DrDAQ is a versatile instrument that connects to the USB port of any PC. Using the supplied PicoScope software it can be used as an oscilloscope, spectrum analyzer and signal generator.
All plants decompose or decay as a result of the action of microorganisms. Grass is composed mainly of water, lignins and sugars. These latter two compounds contain carbon, hydrogen and oxygen. When they are broken up, they release carbon dioxide and water. The microorganisms that break them up are living things which require warmth, oxygen and water to function. A typical reaction is the decomposition of glucose:
C6H12O6 +6O2 → 6CO2 + 6H2O + heat
This is a simple experiment to show that microorganisms consume oxygen and give out energy in the form of heat.
The apparatus is set up as shown in the diagram. The oxygen and temperature (and humidity) sensors are connected to the DrDAQ data logger, which is turn is plugged into the PC.
The fresh grass cuttings are put into the bag. The bag can be put into an insulated bag to prevent heat loss. The temperature sensor is inserted into the middle of the grass cuttings. The oxygen sensor (and humidity sensor) is suspended above the grass cuttings, and the bag is tied around the sensor cables, thus making sure that the oxygen sensor does not fall down into the grass cuttings. A stand and clamp can be used to support the sensor cables.
PicoLog is set to record at one sample per minute, with a maximum of 600 samples (i.e. 10 hours worth of data).
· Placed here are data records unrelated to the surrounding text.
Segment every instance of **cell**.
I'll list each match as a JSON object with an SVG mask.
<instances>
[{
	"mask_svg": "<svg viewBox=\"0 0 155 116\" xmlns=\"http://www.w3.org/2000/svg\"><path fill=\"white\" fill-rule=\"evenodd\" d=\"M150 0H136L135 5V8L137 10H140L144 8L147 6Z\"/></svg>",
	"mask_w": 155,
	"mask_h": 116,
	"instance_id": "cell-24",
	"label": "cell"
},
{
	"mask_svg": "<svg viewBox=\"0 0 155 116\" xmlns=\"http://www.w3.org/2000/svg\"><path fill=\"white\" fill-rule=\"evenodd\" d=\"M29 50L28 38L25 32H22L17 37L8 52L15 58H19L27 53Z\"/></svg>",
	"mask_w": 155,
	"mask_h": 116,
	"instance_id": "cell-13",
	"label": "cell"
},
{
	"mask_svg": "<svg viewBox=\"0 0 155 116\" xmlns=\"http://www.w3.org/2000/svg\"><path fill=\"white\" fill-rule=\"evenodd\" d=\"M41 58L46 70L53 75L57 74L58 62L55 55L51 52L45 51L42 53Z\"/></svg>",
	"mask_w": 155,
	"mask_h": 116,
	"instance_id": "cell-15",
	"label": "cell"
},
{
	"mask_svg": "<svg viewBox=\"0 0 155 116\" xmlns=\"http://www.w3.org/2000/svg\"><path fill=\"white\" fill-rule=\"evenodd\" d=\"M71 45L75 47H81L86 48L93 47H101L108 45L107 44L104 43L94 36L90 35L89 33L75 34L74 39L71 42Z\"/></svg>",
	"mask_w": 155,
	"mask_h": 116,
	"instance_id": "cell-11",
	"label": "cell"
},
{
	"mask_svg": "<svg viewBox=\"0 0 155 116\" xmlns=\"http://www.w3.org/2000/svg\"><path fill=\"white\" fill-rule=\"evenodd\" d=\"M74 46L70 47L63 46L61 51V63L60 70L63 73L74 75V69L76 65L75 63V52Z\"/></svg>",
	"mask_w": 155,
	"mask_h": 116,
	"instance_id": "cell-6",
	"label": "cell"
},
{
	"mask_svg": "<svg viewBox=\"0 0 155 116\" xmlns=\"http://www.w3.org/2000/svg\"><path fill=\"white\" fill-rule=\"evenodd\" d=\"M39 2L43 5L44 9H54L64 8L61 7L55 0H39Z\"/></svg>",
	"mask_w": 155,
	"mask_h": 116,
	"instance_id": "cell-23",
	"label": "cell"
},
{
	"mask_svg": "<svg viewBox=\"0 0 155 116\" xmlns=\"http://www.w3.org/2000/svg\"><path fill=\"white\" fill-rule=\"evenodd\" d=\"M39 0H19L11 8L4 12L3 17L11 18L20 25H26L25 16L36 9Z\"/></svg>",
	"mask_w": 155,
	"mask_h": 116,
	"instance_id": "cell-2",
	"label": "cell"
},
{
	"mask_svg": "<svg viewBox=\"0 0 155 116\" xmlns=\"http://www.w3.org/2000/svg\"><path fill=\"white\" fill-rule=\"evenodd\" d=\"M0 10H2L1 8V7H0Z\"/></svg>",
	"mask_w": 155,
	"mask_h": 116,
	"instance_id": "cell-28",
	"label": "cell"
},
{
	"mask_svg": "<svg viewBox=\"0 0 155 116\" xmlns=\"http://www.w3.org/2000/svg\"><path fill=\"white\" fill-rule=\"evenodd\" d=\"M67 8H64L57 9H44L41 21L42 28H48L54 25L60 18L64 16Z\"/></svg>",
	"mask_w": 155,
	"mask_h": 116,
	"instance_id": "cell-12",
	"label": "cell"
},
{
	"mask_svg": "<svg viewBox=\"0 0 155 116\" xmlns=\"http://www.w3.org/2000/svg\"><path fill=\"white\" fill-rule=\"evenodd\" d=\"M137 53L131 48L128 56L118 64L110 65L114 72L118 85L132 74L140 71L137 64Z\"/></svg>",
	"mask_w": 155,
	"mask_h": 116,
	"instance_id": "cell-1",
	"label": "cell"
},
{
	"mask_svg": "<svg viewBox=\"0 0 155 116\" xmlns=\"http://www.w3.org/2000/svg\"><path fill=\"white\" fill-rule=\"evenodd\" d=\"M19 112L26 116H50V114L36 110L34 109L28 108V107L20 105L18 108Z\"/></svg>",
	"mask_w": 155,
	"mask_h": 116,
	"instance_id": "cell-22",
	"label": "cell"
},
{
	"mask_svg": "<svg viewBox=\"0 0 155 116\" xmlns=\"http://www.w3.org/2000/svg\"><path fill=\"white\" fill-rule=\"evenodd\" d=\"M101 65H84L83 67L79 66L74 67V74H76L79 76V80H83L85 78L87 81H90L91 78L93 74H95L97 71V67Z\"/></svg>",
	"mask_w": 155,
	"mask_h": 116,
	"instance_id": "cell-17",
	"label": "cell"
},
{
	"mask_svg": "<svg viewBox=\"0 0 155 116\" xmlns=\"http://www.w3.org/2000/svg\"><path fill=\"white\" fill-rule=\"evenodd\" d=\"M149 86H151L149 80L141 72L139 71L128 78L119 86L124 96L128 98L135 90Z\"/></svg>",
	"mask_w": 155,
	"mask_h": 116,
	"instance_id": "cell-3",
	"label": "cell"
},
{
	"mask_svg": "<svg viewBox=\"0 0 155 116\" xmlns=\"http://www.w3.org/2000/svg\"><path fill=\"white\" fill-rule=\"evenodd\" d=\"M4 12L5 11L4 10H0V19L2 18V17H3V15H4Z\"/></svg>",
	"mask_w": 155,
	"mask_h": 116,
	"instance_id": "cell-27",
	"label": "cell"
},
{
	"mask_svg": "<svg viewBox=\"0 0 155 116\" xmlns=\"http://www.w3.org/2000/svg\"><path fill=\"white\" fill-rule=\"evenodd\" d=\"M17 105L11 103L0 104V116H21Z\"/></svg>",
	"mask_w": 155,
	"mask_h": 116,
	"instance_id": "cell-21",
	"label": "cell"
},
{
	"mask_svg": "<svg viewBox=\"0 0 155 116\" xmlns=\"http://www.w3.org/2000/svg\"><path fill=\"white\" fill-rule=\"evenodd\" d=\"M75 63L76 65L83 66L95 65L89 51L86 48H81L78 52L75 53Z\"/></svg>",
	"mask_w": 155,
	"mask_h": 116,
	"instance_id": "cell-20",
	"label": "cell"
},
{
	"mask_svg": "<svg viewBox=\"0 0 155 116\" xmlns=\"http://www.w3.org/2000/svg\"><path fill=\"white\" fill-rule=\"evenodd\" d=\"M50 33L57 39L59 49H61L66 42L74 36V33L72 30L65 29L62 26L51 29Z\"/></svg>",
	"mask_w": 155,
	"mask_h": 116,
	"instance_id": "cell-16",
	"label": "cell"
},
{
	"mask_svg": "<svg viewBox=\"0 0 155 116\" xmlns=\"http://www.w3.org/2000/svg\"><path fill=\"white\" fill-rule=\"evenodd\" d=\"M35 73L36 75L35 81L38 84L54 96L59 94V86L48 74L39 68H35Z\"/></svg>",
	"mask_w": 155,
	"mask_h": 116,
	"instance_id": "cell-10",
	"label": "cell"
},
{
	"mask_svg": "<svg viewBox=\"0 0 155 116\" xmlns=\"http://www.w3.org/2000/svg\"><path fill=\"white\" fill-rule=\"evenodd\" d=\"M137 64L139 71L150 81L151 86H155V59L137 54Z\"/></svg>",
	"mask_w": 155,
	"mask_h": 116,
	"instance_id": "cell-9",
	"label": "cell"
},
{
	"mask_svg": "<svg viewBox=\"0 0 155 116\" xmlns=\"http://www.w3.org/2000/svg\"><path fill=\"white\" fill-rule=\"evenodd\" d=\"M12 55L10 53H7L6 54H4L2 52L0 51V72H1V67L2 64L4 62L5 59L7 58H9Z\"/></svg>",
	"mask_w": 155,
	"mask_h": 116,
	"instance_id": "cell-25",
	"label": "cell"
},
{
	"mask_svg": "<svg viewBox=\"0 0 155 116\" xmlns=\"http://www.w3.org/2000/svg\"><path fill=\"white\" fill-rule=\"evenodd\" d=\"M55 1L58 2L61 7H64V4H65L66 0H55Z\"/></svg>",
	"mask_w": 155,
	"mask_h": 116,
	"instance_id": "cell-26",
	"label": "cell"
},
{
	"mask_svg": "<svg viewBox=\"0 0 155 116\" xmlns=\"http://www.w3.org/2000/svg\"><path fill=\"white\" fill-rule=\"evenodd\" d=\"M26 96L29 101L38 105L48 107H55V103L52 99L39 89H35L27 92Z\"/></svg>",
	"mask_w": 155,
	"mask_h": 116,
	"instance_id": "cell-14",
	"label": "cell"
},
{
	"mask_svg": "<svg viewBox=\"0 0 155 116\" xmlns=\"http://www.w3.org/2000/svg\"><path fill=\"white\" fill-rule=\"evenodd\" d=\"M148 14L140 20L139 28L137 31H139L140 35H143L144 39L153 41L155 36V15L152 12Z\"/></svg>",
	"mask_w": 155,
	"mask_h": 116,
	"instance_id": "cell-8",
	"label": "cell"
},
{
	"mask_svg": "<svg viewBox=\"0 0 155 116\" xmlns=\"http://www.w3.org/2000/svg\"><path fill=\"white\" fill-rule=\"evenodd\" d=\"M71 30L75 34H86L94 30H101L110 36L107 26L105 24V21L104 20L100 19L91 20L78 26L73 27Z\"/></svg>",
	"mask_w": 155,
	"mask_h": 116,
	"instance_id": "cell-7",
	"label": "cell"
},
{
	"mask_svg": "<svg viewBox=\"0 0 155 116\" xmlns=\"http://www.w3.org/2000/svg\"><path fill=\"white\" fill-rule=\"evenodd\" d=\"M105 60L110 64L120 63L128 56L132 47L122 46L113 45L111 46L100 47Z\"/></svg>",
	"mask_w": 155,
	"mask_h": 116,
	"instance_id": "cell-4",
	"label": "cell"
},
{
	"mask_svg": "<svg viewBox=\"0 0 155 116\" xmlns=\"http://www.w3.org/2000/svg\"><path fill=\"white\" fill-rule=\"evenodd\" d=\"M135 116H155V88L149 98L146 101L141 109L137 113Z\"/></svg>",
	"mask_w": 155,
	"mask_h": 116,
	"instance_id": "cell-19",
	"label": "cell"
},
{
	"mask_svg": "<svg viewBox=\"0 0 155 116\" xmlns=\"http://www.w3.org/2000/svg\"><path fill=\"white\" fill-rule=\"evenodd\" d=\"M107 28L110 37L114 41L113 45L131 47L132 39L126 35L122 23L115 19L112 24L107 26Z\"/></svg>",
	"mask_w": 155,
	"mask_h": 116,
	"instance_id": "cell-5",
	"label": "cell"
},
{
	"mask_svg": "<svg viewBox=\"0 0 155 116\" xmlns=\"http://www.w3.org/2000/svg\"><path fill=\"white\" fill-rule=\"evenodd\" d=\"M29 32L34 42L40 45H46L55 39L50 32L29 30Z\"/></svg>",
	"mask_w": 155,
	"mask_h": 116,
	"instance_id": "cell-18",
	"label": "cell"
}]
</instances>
You can use the temperature sensor on DrDAQ to record the room temperature, so you can check for any large background temperature changes which may have affected the experiment. However, grass cuttings form a good insulator, so this is not very important. The graph is set to show oxygen content and temperature. The spreadsheet is set to show oxygen content, temperature and room temperature. It is easier to view the spreadsheet if it is set to display every 5th or 10th reading once a lot have been taken (click on ‘option’ in the side menu of the spreadsheet display). Note that the temperature sensor on the DrDAQ shows a slightly higher reading than the external temperature sensor before the experiment starts, because of heat given out by the DrDAQ.
Once the experiment is set up, leave the sensors to log data for approximately 10 hours. You should start to get a temperature rise within five or 10 minutes, so the experiment can be set for a much shorter (or longer) time if required.
Further study could involve adding oxygen to the experiment once the temperature begins to drop, or changing the moisture content. Stir the grass cuttings by hand to introduce oxygen part way through the experiment, and see if the temperature starts to rise again. Alternatively, moisten the grass cuttings with water or dry them in an oven at a low heat before the bag is sealed up, to see what difference moisture levels make. Try the experiment as set out here, then repeat it with the bag open to the air, to see what difference access to oxygen at the top makes, or put a tube into the centre of the pile to introduce more air. Grass cuttings do not make very good compost as they do not have structural strength, so collapse and exclude the air necessary for microorganism growth. They also have too much nitrogen for optimal microorganism growth. A better compost mixture contains 50/50 grass cuttings and finely shredded paper or leaves. Investigating optimal circumstances for composting of plant material could form the basis of an interesting project.